-- BEGIN Given data --
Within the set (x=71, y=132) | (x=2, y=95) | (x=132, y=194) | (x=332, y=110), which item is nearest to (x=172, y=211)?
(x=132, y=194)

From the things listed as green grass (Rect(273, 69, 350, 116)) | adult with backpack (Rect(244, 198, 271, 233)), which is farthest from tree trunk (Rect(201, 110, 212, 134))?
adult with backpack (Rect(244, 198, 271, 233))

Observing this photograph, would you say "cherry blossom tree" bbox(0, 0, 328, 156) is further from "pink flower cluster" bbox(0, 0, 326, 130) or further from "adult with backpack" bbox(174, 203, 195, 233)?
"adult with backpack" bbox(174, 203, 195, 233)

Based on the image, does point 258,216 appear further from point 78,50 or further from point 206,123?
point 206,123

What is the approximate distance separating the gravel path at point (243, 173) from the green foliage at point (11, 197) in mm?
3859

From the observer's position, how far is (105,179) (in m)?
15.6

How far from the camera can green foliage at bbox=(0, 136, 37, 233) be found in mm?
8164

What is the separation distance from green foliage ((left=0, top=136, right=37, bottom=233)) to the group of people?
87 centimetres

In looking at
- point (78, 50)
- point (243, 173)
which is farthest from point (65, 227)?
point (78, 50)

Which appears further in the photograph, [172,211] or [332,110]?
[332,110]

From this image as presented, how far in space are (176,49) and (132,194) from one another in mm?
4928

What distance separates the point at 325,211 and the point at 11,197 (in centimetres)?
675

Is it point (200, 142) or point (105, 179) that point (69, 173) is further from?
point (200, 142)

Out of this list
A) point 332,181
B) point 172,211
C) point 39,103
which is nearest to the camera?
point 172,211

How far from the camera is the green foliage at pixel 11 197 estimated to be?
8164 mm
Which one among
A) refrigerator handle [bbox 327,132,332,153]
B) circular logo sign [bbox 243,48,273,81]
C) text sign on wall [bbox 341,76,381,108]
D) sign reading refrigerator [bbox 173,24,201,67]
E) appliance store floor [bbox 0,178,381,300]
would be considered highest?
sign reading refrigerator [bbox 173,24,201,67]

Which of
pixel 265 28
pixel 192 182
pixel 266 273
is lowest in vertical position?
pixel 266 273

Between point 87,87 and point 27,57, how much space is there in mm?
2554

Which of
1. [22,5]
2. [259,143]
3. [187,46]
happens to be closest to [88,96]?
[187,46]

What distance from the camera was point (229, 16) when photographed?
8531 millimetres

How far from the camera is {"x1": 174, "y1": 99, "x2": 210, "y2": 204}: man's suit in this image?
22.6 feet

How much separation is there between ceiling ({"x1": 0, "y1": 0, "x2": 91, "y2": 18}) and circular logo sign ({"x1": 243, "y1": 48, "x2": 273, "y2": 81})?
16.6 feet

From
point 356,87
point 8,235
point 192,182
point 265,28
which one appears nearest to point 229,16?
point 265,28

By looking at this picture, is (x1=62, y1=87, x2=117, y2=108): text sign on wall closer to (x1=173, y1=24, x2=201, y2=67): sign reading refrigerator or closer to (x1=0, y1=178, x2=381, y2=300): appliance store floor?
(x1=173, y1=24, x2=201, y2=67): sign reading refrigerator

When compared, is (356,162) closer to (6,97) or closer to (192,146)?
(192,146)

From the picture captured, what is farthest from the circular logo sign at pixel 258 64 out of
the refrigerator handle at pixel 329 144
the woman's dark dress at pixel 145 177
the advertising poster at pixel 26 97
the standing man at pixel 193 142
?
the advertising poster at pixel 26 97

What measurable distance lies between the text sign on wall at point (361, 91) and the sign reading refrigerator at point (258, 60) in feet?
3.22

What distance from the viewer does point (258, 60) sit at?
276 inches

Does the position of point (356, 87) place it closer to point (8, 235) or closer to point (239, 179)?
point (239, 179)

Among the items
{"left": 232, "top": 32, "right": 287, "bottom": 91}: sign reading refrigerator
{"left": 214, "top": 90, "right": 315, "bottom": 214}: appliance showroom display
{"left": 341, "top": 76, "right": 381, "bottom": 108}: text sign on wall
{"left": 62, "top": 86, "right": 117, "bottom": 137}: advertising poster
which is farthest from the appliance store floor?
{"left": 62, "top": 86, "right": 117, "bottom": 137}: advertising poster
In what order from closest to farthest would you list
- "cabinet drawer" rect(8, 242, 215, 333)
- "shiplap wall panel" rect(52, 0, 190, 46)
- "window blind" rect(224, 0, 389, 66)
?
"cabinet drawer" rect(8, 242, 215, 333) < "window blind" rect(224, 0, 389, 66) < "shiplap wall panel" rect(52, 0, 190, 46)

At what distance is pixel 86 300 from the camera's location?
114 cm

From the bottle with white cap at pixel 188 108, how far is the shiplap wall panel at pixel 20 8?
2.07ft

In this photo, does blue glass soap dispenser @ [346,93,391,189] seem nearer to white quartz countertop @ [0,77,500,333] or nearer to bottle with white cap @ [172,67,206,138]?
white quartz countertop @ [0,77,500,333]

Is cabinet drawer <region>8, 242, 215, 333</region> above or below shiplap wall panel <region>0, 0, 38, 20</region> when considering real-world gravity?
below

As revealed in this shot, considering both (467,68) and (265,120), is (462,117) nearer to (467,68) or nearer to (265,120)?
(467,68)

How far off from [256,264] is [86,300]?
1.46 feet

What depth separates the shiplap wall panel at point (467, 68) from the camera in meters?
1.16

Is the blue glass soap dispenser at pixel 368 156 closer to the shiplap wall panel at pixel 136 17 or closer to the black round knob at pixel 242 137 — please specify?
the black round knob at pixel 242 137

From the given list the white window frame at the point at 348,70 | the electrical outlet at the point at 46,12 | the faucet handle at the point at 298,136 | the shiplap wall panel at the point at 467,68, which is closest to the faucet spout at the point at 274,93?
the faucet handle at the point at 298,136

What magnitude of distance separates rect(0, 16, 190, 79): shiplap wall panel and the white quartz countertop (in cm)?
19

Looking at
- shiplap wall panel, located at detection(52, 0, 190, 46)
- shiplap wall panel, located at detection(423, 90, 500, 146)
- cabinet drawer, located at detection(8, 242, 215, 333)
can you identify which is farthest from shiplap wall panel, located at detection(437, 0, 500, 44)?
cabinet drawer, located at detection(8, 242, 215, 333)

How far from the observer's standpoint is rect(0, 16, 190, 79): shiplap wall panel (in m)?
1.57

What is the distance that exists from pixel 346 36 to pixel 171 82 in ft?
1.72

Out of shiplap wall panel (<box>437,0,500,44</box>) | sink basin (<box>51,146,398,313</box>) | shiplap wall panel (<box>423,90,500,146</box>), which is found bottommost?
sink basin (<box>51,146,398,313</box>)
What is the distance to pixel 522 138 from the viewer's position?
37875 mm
-- END Given data --
## [Written request]
From the line containing "In this photo, does" down to the last line, reproduce the records exactly. Include both ends.

## [The solution]
In this photo, does blue glass soap dispenser @ [346,93,391,189] seem nearer to white quartz countertop @ [0,77,500,333] or nearer to bottle with white cap @ [172,67,206,138]?
white quartz countertop @ [0,77,500,333]

Is cabinet drawer <region>8, 242, 215, 333</region> above or below shiplap wall panel <region>0, 0, 38, 20</region> when considering real-world gravity?
below

As revealed in this shot, considering both (467,68) and (265,120), is (462,117) nearer to (467,68) or nearer to (265,120)?
(467,68)

How far off from [256,264] is [86,300]?
1.46 feet

What depth separates the shiplap wall panel at point (467, 68) from the camera in meters?
1.16

Is the blue glass soap dispenser at pixel 368 156 closer to the shiplap wall panel at pixel 136 17 or closer to the black round knob at pixel 242 137 — please specify?
the black round knob at pixel 242 137

From the given list the white window frame at the point at 348,70 | the electrical outlet at the point at 46,12 | the faucet handle at the point at 298,136 | the shiplap wall panel at the point at 467,68, which is closest to the faucet spout at the point at 274,93?
the faucet handle at the point at 298,136

What magnitude of distance separates rect(0, 16, 190, 79): shiplap wall panel and the white quartz countertop (in cm)?
19

Looking at
- shiplap wall panel, located at detection(52, 0, 190, 46)
- shiplap wall panel, located at detection(423, 90, 500, 146)
- cabinet drawer, located at detection(8, 242, 215, 333)
can you identify which is farthest from shiplap wall panel, located at detection(437, 0, 500, 44)?
cabinet drawer, located at detection(8, 242, 215, 333)

How far from the observer's standpoint is rect(0, 16, 190, 79): shiplap wall panel (in m)?
1.57

What is the distance that exists from pixel 346 36 to pixel 171 82 in ft?
1.72

Out of shiplap wall panel (<box>437,0,500,44</box>) | sink basin (<box>51,146,398,313</box>) | shiplap wall panel (<box>423,90,500,146</box>), which is found bottommost?
sink basin (<box>51,146,398,313</box>)
What is the distance to pixel 522 138 from the viewer's position?
37875 mm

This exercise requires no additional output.